Nine Travel Meditation Tips To Remember
A traveller doesn’t need to give up on meditation. In fact, being able to meditate as you travel can ease the little frustrations that occur with delays, queues, and unexpected obstacles that are a familiar part of the travel experience.
1. Be in the present moment.
[One] purpose of meditation is to ground you in the moment and to help you become more aware of your surroundings. When travelling, you’re already more aware of things around you because they’re new. Yet, you can’t possibly take in everything and the novelty itself can be a form of minor distress until you feel comfortable with it. Meditation can help you bridge the shock of the new with the comfort of enjoying learning about many new things and meeting new people. Meditation will also help you to be mindful of anything that you need to be paying more attention to during your travels.
2. Meditate when you’re a passenger.
Travelling on a bus, train, boat, or other form of transport can provide you with the opportunity to meditate as the journey meanders on. There are different approaches possible, including:
- Shut your eyes and concentrate only on the rhythm of the engine, wheels, tracks, etc. of the transport method. Use this rhythm to aid your meditation, focusing only on the particular rhythm and excluding all else.
- Count the number of cars you come across which are of a particular/favorite brand. Focus solely on seeing those cars that you have singled out for finding. Or count trees, signs, road markers, farmhouses, etc. Whatever you feel is the right object to follow.
- Close your eyes and count. Count each breath in and each breath out, from one to ten, then return to one again. If you lose your way or your mind drifts, start again from the beginning as you shouldn’t become out of touch with your breath and each count. This is a good way to while away the time of a long journey.

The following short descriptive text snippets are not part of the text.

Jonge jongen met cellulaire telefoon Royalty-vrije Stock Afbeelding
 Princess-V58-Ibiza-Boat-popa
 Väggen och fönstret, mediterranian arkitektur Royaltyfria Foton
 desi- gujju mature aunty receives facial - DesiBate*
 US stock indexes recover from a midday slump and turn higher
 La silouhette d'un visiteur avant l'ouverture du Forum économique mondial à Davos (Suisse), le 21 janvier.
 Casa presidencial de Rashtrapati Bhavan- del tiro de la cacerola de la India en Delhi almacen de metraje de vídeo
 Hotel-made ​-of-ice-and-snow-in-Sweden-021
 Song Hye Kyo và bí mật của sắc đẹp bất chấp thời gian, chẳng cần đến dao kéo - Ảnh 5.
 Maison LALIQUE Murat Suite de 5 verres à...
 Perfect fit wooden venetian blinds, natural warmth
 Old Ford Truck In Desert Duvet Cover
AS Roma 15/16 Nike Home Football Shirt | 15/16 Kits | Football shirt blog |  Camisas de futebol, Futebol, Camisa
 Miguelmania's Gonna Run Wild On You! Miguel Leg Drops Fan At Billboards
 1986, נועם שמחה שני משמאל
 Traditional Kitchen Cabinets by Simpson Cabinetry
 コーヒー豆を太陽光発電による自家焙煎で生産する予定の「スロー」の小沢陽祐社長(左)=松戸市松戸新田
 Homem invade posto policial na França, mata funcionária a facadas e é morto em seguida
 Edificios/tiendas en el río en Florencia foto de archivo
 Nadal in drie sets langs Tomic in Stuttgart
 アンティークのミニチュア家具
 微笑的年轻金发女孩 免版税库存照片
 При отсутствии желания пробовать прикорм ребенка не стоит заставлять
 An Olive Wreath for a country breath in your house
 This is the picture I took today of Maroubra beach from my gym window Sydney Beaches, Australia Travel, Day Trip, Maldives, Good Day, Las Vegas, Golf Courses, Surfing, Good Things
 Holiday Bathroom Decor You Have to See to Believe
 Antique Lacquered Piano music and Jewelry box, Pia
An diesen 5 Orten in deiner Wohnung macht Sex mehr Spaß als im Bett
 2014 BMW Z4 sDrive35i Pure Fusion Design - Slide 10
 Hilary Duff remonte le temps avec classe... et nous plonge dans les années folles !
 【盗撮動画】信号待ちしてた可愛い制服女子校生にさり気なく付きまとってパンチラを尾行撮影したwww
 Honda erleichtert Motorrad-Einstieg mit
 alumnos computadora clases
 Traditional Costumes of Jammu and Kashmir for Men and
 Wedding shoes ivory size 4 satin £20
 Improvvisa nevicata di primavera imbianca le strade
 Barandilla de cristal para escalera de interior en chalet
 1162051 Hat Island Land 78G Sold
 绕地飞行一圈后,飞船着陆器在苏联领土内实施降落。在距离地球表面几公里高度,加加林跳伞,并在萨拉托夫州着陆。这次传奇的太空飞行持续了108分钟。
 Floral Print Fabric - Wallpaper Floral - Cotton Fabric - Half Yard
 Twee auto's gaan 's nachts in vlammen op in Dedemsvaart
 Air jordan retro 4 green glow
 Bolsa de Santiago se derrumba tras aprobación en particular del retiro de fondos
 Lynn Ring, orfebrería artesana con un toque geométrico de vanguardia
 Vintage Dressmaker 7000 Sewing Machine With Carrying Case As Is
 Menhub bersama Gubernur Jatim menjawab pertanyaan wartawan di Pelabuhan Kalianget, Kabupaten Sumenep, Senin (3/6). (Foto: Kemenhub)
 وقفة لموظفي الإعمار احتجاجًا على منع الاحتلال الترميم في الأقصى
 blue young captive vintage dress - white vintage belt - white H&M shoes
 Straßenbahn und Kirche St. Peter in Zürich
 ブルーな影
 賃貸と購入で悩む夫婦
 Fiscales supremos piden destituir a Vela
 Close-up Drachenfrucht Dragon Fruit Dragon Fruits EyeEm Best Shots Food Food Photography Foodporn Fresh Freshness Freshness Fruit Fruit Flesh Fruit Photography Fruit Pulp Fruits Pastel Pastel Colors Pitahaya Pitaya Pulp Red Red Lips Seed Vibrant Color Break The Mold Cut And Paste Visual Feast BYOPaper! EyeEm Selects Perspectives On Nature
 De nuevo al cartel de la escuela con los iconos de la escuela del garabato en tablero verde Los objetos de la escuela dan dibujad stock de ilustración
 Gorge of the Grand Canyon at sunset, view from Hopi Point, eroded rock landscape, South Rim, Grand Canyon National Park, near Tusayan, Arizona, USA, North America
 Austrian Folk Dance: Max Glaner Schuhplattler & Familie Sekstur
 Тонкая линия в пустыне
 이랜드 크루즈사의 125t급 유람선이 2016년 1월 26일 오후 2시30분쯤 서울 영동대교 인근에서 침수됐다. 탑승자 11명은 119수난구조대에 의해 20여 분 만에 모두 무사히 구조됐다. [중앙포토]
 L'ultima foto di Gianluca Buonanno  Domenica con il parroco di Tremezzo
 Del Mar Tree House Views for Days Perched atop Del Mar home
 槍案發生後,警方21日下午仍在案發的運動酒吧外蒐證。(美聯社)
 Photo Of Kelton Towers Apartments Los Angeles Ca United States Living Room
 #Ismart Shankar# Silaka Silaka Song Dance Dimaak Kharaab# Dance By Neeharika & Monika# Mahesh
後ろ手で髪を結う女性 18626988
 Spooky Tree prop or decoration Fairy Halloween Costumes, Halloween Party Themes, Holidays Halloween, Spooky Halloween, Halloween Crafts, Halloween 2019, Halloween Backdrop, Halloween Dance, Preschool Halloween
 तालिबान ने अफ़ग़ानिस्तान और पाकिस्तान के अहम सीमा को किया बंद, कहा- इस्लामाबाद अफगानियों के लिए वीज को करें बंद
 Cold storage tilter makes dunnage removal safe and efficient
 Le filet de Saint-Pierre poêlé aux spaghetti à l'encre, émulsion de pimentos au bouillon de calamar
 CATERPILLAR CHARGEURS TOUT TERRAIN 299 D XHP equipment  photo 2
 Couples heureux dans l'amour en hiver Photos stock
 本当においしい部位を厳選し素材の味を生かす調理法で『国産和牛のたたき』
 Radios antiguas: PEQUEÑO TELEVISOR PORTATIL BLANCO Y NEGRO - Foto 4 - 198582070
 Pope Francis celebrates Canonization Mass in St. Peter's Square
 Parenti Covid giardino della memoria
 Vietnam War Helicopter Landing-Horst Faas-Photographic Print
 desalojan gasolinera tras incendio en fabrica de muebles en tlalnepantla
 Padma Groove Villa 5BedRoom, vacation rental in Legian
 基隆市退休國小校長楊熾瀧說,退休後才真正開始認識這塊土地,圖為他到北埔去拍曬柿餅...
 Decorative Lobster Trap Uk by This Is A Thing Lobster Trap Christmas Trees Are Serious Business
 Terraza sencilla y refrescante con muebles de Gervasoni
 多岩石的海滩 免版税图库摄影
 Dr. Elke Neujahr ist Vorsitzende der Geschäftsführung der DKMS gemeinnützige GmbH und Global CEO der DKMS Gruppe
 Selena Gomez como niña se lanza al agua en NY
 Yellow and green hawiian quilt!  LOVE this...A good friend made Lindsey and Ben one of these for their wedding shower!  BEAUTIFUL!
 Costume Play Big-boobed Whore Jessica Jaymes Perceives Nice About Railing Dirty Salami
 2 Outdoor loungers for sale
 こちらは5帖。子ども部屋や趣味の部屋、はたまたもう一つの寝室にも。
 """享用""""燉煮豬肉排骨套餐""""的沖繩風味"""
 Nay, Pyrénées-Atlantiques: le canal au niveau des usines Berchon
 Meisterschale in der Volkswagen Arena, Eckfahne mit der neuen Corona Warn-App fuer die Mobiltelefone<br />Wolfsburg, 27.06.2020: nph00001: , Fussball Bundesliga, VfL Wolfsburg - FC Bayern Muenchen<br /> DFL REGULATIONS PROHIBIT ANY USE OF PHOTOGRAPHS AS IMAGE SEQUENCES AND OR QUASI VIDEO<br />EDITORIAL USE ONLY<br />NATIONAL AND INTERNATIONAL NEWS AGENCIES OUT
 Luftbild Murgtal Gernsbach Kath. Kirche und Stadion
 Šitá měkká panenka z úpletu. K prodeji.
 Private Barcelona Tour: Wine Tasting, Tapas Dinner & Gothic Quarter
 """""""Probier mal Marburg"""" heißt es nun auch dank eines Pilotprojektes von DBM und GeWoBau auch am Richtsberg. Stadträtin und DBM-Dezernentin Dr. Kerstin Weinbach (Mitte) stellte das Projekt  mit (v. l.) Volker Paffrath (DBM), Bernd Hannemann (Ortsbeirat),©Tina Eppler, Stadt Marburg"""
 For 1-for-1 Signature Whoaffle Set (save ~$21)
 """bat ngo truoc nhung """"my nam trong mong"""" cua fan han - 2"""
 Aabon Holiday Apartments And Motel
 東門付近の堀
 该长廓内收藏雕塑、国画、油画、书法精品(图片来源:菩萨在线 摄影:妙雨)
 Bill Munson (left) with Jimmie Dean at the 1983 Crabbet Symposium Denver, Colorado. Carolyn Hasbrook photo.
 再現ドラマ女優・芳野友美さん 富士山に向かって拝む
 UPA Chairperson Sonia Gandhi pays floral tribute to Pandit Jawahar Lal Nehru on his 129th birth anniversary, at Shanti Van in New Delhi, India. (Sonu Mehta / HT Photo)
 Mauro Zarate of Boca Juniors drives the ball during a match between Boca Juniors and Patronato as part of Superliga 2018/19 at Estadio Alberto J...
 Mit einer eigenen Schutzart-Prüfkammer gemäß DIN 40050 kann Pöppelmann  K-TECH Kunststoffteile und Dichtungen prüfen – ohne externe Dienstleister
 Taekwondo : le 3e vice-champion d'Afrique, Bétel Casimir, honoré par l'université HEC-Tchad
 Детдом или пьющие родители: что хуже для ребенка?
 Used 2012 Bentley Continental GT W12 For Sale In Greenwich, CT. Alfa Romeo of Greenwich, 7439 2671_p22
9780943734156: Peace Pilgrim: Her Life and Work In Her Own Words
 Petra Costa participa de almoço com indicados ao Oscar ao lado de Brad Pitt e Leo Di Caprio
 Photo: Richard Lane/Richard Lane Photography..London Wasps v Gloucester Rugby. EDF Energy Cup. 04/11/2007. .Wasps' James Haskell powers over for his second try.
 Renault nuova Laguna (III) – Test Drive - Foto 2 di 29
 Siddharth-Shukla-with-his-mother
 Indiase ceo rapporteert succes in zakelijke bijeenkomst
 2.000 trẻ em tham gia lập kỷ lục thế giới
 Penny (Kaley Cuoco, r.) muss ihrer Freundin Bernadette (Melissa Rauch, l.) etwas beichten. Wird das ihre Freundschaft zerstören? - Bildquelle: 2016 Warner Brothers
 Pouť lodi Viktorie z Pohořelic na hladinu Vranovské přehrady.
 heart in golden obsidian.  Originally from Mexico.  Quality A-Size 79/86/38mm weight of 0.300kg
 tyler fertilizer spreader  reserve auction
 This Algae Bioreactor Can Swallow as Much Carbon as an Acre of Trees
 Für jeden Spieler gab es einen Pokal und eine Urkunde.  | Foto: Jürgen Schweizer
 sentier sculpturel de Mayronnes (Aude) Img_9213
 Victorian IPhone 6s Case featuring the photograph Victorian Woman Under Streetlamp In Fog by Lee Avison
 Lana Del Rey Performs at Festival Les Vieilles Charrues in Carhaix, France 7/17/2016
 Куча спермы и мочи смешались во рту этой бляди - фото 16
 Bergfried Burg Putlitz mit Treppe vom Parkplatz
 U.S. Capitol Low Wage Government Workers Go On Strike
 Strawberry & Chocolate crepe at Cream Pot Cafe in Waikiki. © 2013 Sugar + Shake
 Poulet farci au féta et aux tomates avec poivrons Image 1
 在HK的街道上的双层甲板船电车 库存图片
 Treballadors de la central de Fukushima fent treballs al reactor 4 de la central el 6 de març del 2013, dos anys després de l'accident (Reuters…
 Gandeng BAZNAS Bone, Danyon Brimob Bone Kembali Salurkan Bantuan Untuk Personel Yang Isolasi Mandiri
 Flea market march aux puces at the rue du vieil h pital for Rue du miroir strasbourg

- Simply relax. If it’s a boat or train, and you’re able to move around, find a comfortable corner in the sun or somewhere with a pleasant ambiance and simply relax your whole body.
3. Meditate in your accommodation.
Your accommodation will undoubtedly vary from place to place and you will need to make the most of whatever you get. No matter how spartan, plush, or bizarre your surroundings, you should still be able to meditate. Focus on the moment, switch off all distractions such as the TV and cell phone, and find a comfortable part of your hotel room, dormitory, or other accommodation to meditate for a quarter hour or so each day.
- If you’re sharing a room, either select a time of day when it’s likely to be quiet or ask the concierge if there is somewhere quiet where you can go to meditate. Many people will be happy to accommodate your wishes.
4. Meditate while walking, hiking, or touring by foot.
“Walking meditation” [a type of ‘moving meditation‘] can be a useful method of meditating if you’re doing a lot of sightseeing or hiking as part of your travels. Walking meditation is a form of contemplative expression; use the time of walking to double check your posture (especially important if you’ve been wearing a heavy backpack or carrying bags). Walking meditation can also be an opportunity to relax from the inner complaints about feeling sore or tired from walking.
- Check your posture from head down to your toes.
- Walk with an awareness of each foot lifting up slowly, moving through the air, and taking the heel of one foot barely in front of the toes of the other foot.
- Keep the head and body trunk still.
- Keep your eyes looking ahead at the ground stretching out in front of you.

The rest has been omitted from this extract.